■ YOUR GOAL ■
Every entry gets copied exactly. No images go into the copy.

■ Stored items from a collection ■
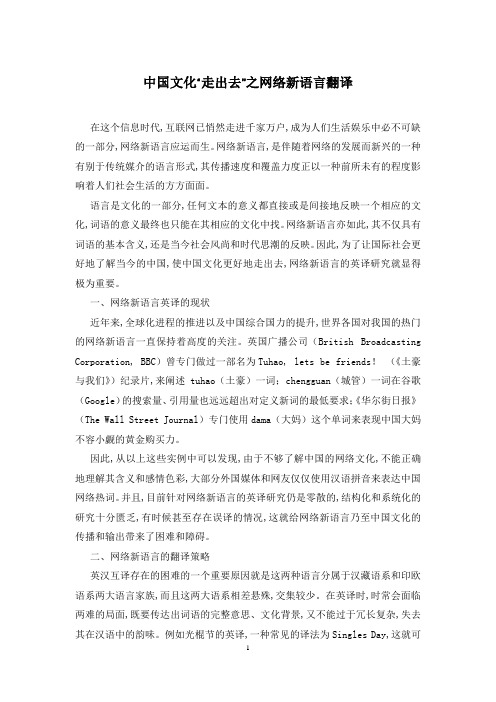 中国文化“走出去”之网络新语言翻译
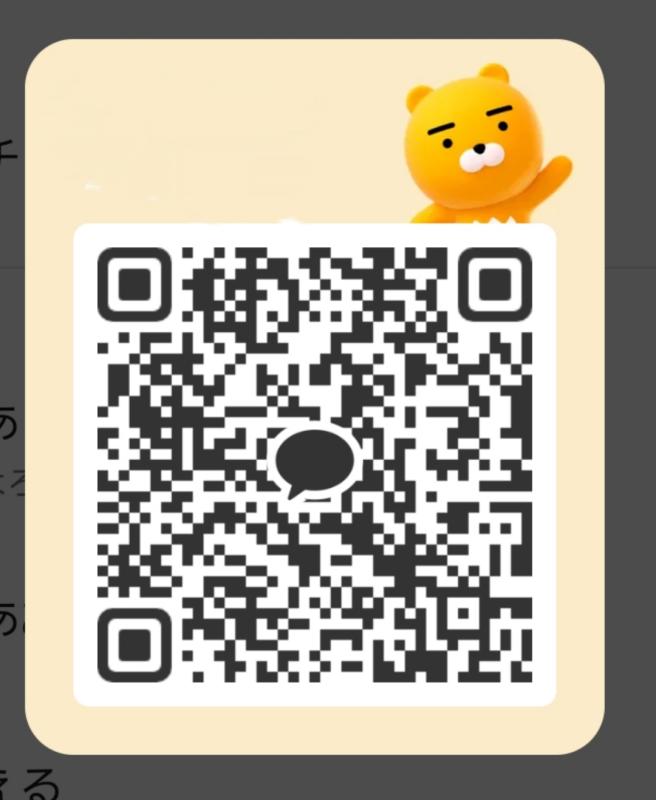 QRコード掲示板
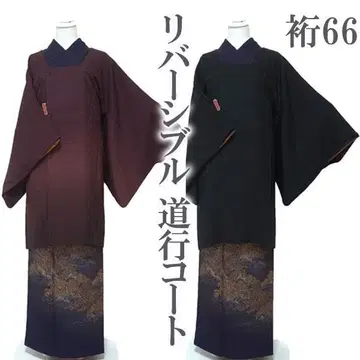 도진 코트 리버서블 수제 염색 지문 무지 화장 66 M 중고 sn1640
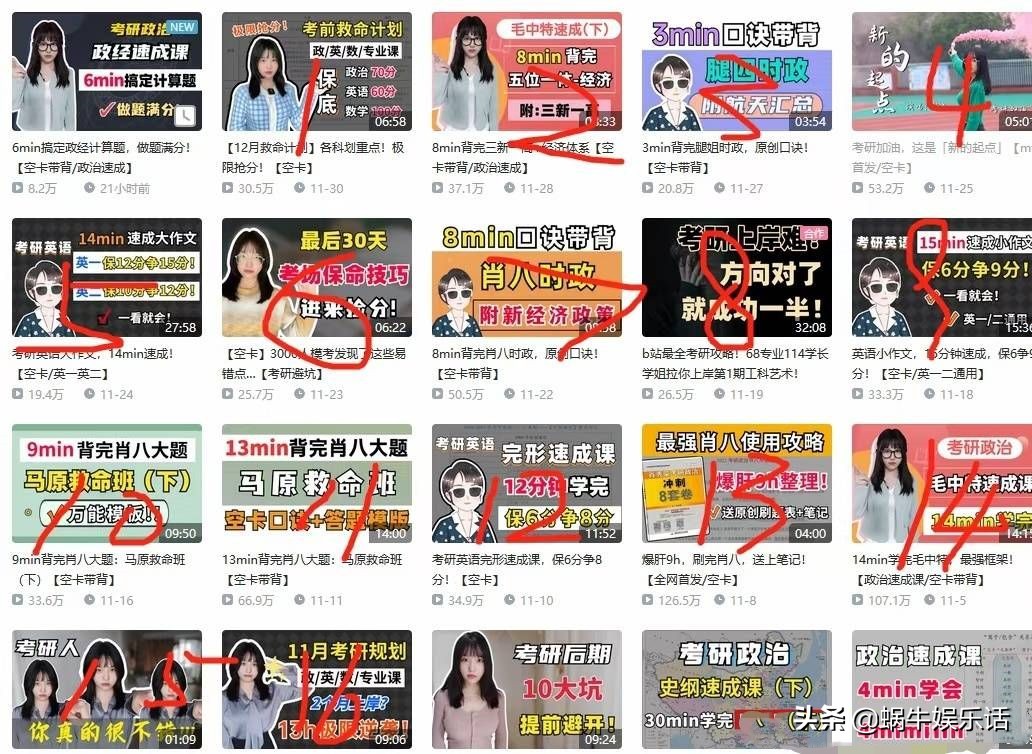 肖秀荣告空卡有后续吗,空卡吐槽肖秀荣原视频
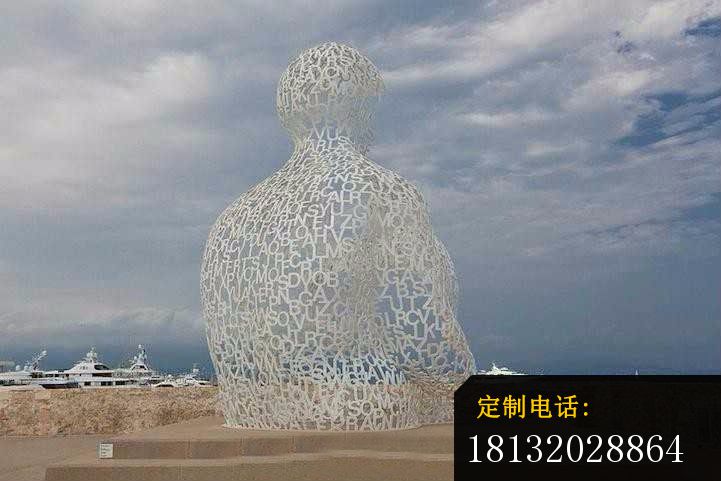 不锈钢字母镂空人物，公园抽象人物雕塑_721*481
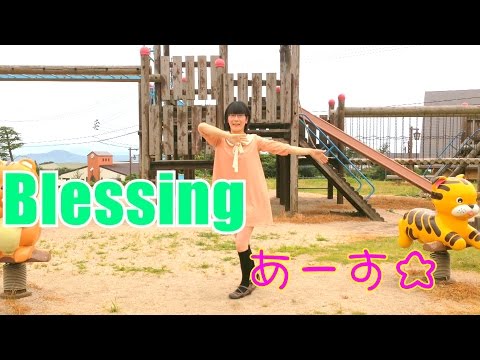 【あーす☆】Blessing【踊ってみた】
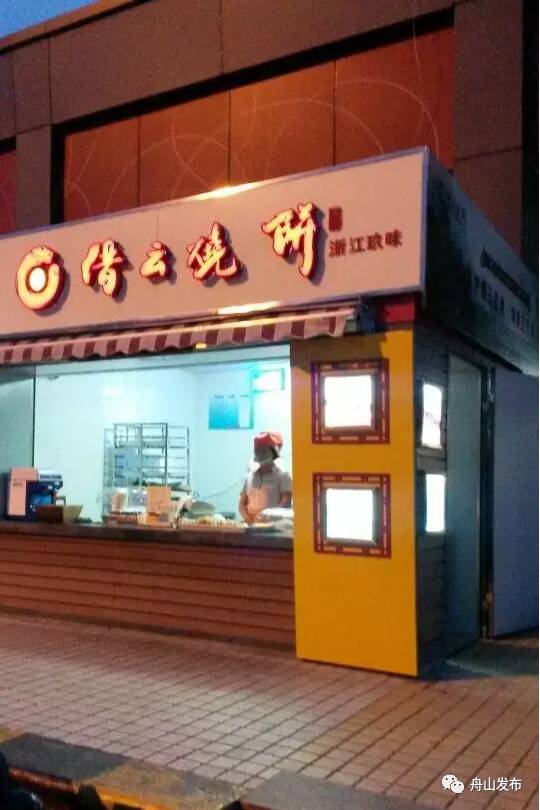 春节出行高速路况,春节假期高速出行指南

■ ANSWER TO THIS EXERCISE ■
 中国文化“走出去”之网络新语言翻译
 QRコード掲示板
 도진 코트 리버서블 수제 염색 지문 무지 화장 66 M 중고 sn1640
 肖秀荣告空卡有后续吗,空卡吐槽肖秀荣原视频
 不锈钢字母镂空人物，公园抽象人物雕塑_721*481
 【あーす☆】Blessing【踊ってみた】
 春节出行高速路况,春节假期高速出行指南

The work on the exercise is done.